264話
とりあえず削っていくしか道はない。再生をつかわせながら地道に削っていくことでコアが露出する。そこを殴れば勝利だ。頭を破壊した時と同様にシールドで高いところまで上昇だ。その間にも攻撃は飛んでくるが全て、俺が通り過ぎた場所を攻撃している。
今度は右肩に乗り、腕ごと切断するのが目的だ。腕がなくなればバランスを崩す。時間がない、ゆっくりなものの、少しずつ、虫を払うかのように左手が近づいてきている。頭よりも硬い。発勁を3発使用することでやっとその腕を落とすことができた。
そして、俺は自由落下だ。命綱なしのバンジーが始まる。地面にウィンドボールを打ち込み威力を落とし、危なげなく着地する。落とされた腕を足で再び吸収している。だが、あの土ゴーレムのように瞬時に吸収することはなくその吸収はゆっくりだ。
上を見上げる。右肩の割れ目に何やら赤いものが見えたような気がする。あれがコアか?それはすぐに再生され、見えなくなってしまった。さらに、攻撃をされないように補強されている。あのテカった頭のような物質だ。そんなことよりも騎士が復活していることに喜ぼうではないか。だが、鎧が潰れている箇所がある。幸い騎士には何も影響はないらしい。それなら攻撃要因として使えるな。

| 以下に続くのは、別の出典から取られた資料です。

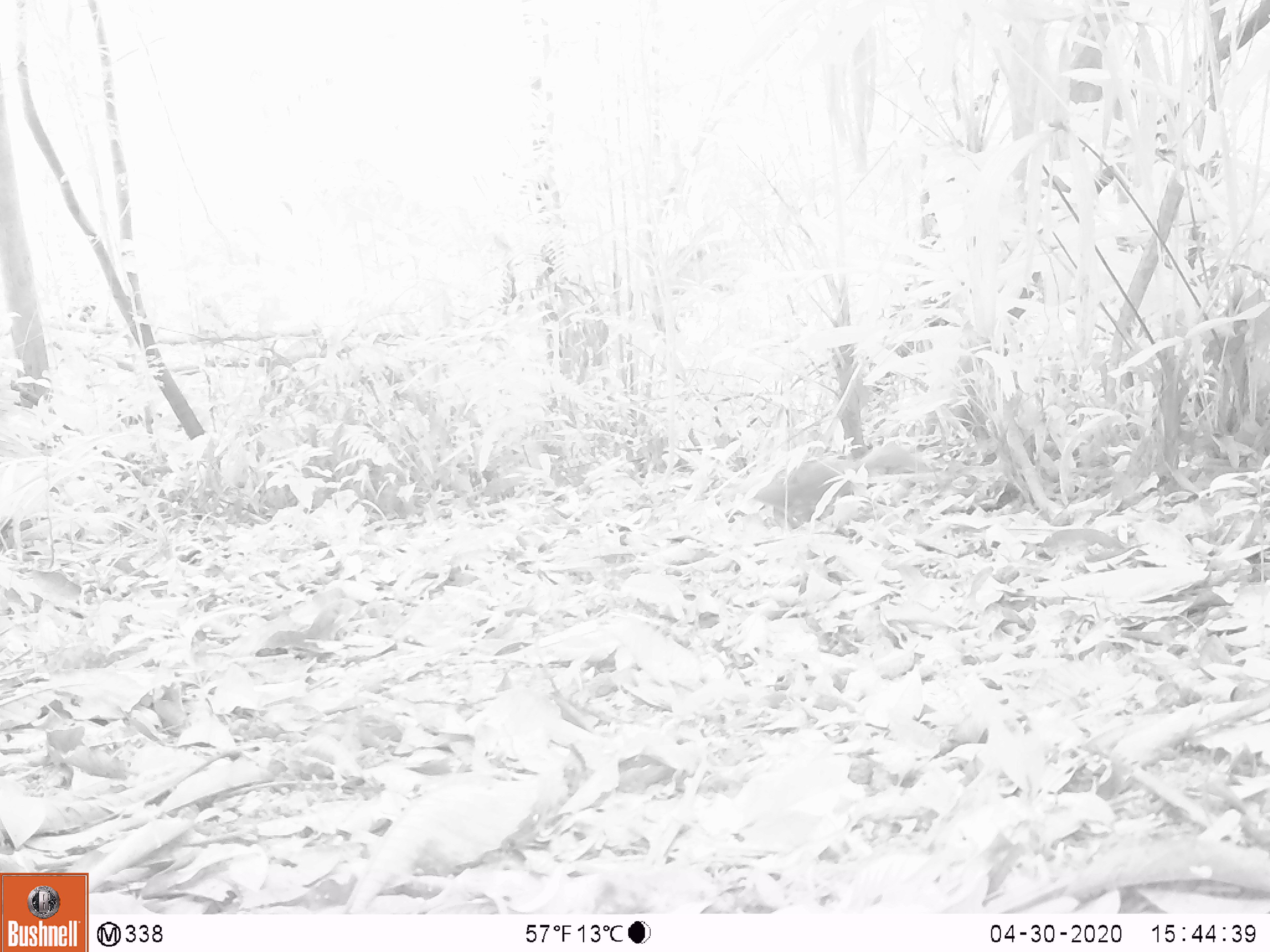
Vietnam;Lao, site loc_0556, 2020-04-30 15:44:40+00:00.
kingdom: Animalia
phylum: Chordata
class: Mammalia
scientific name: Mammalia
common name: mammal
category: unidentified small mammal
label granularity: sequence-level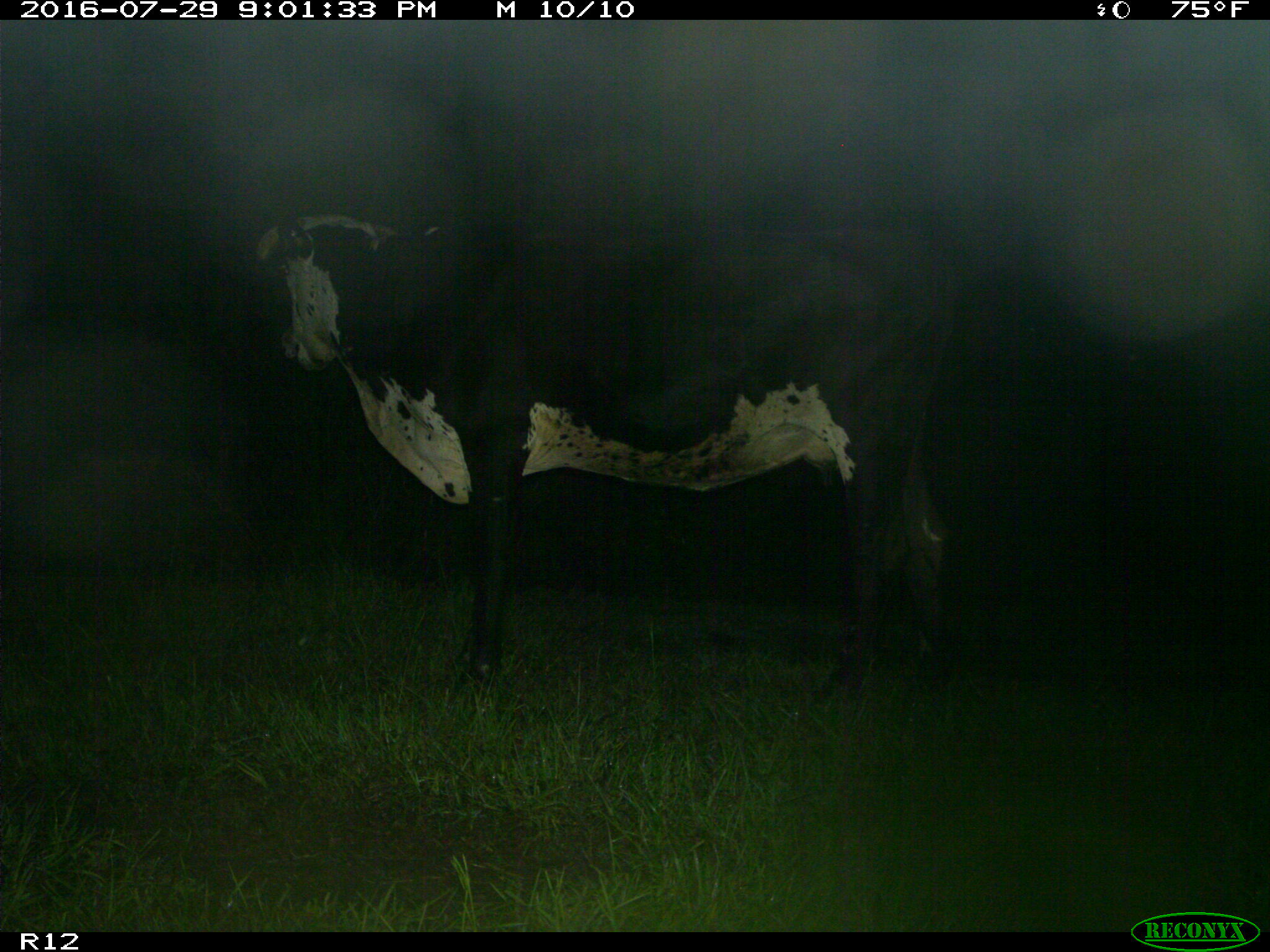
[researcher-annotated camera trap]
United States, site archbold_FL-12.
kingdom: Animalia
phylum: Chordata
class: Mammalia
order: Artiodactyla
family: Bovidae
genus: Bos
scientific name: Bos taurus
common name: domestic cow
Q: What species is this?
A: Bos taurus (domestic cow).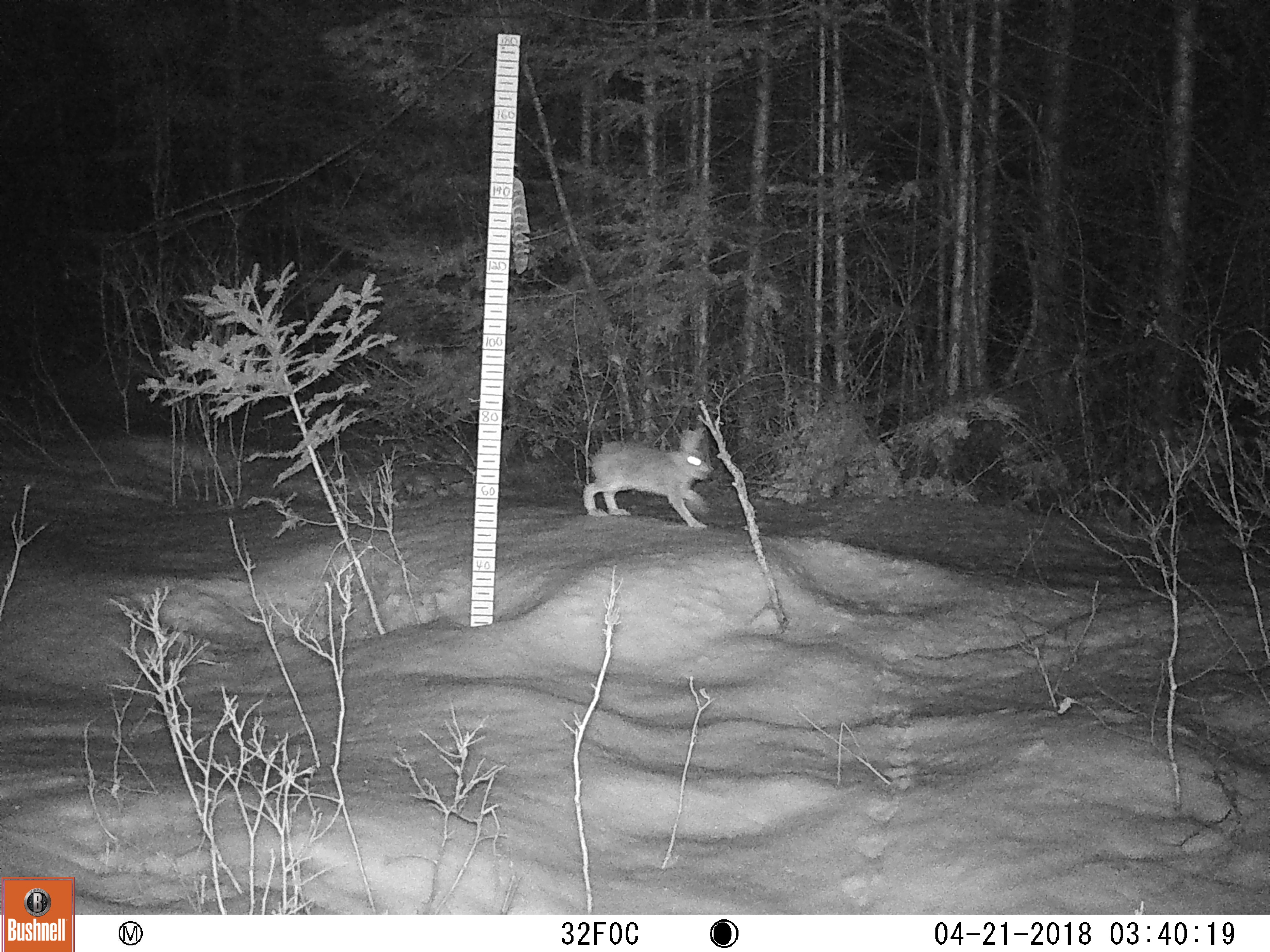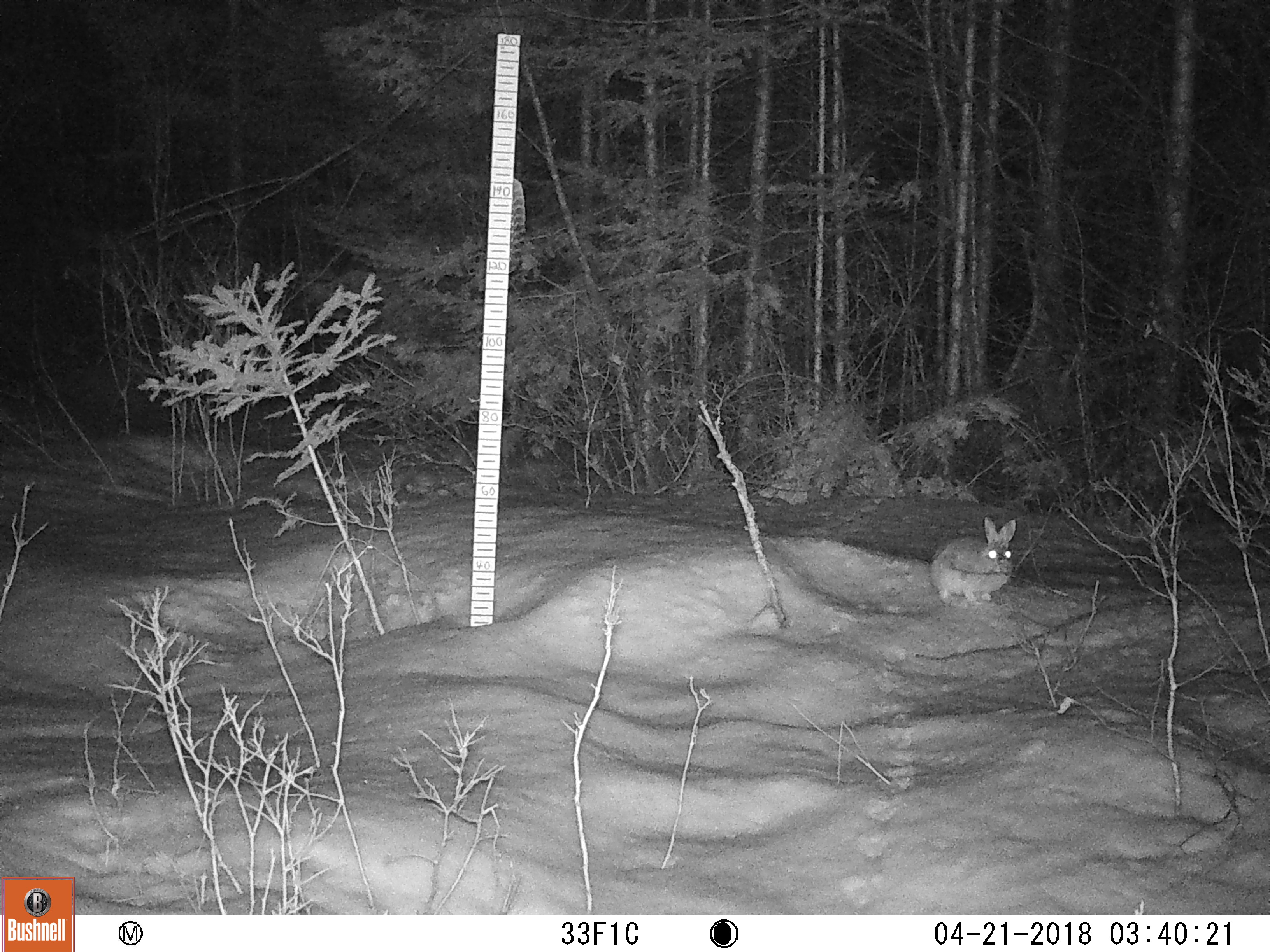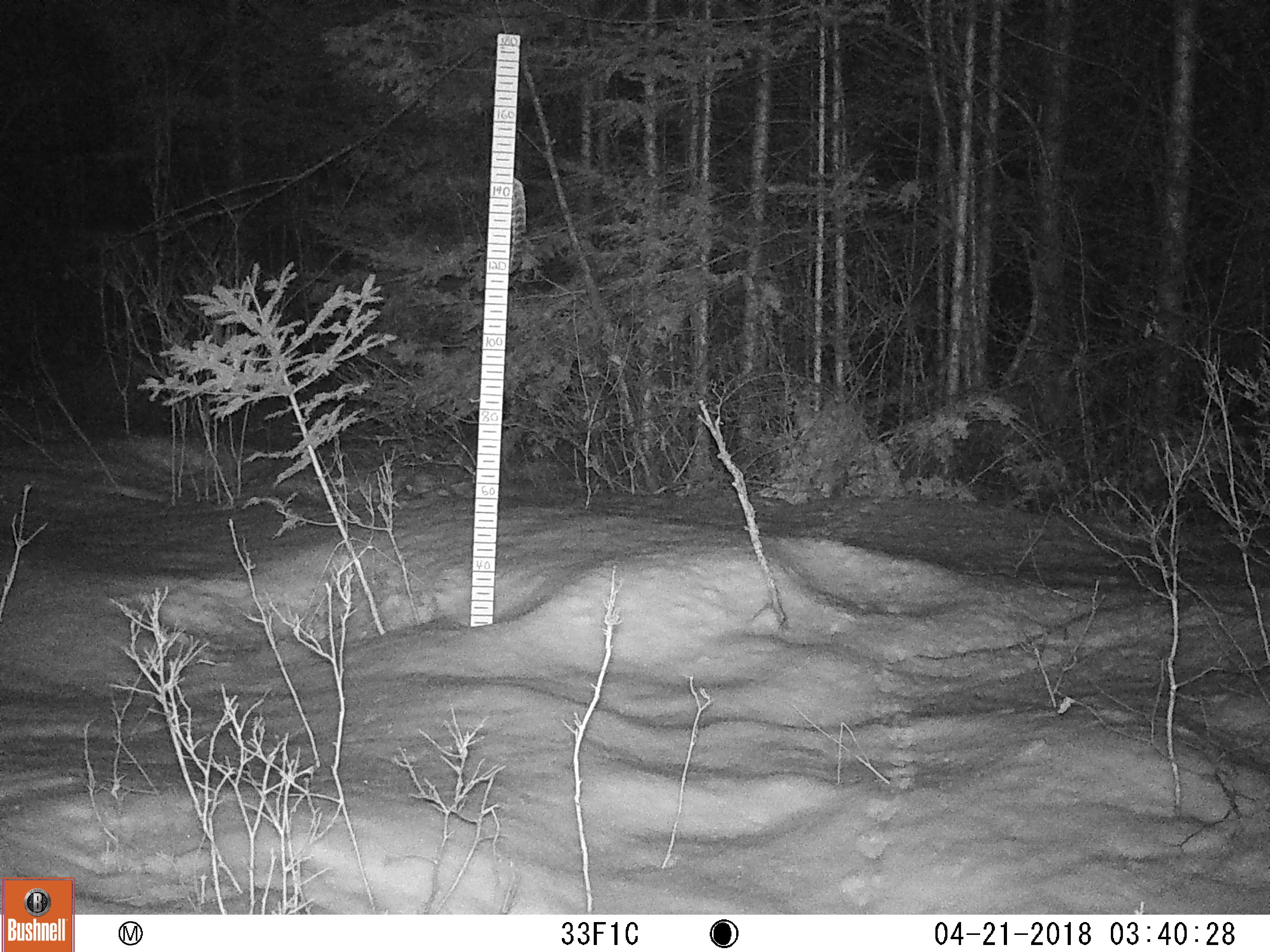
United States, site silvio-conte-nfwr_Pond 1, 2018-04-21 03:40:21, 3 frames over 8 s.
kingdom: Animalia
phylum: Chordata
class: Mammalia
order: Lagomorpha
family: Leporidae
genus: Lepus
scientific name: Lepus americanus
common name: snowshoe hare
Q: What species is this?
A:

コアの位置がわかったなら、本気で殴りに行ける。まだ膝をついている状態だ。足の再生よりも頭やコアの近くの右肩を再生させる方を選択したようだ。そっちに集中している間に他の部分を削るか・・・。ゴーレムの出ていた腹はへっこんでいた。そして足も細くなっており、再生や固める時にこの辺りの石を使ったのだろうということがわかる。
これで重さを支えることができず、移動はもうできない。次があるなら足を潰すことだ。それがなくなれば左腕を消す最終的にはコアだけになる。そんな予感がする。とりあえず、一番迷惑なのは右腕の再生だ。それを破壊するためには左腕を壊しておきたい。
それは騎士に任せるか。俺はもう一度頭を壊す。騎士は立てられている右足から登り、俺はその反対の左足から登る。魔力消費を抑えるためにシールドはもう出していない。足に気力を込め、ゴーレムの体に靴跡ができるほどの力で体を蹴って進む。
騎士と途中で合流し、騎士とは左肩でおさらばだ。俺は頭に到着した。魔法を使うのも癪だし、切るか。武器がよく、使用者が達人であれば鉄すらも容易に切ることができるらしい。俺は武芸の達人ではないが刀の鋭さは魔力依存だ。俺の魔力を込め、切り落とした。これで目的は一旦達成だ。騎士の方も落とすことができている。しかも足に当たっていないので、吸収するにも体を動かす必要がある。
今の状態で体を動かすとなると倒れるしか方法がない。それならば、足に使われている石を左腕や頭に回すだろう。そうすることで確実に動くことがなくなり地ならしの心配はなくなる。